La nuit la neige ou presque la nuit le soir

les arbres immobiles qui sont dedans, les talus hauts

les maisons ou rien que des vieux hangars sont allongés là contre

j’aimerais penser à d’autres lieux que j’aime

aussi dans un soir d’hiver avec des traces de neige

elle se défait plus vite dans le coin des prés

ça ne change pas grand chose au paysage d’aujourd’hui

c’est à la fin la seule solitude qui vient

la nuit se fait.

 

Je l’entends venir de très loin je suis debout dedans la nuit

le vent bouge un peu il y a le chaud d’une bête pas loin

autrefois est-ce que c’était pas la solitude qu’on croyait d’aujourd’hui

qui faisait comme du silence et l’illusion d’un espace grand ?

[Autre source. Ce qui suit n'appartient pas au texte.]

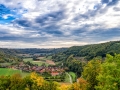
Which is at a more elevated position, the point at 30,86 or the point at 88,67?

il n’y a presque rien maintenant

la neige est noire on n’entend plus rien.

 

Bien sûr dans ces limites mal tracées que fait la nuit

avec les prés ceux touchant les derniers toits de la ferme

avec les arbres soudain grands les buissons noirs

on peut laisser se perdre la peur et l’imagination

c’est quand même le cœur battant les fesses

un peu serrées qu’est-ce que j’attends c’est pas

besoin d’en dire la solitude a le sourire

de ce qu’on veut le temps aussi

la nuit continue touche-t-elle vraiment les branches de ce poème ?

 

James Sacré, Figures qui bougent un peu, et autres poèmes, préface d'Antoine Emaz, Poésie / Gallimard, 2016, p. 42-43.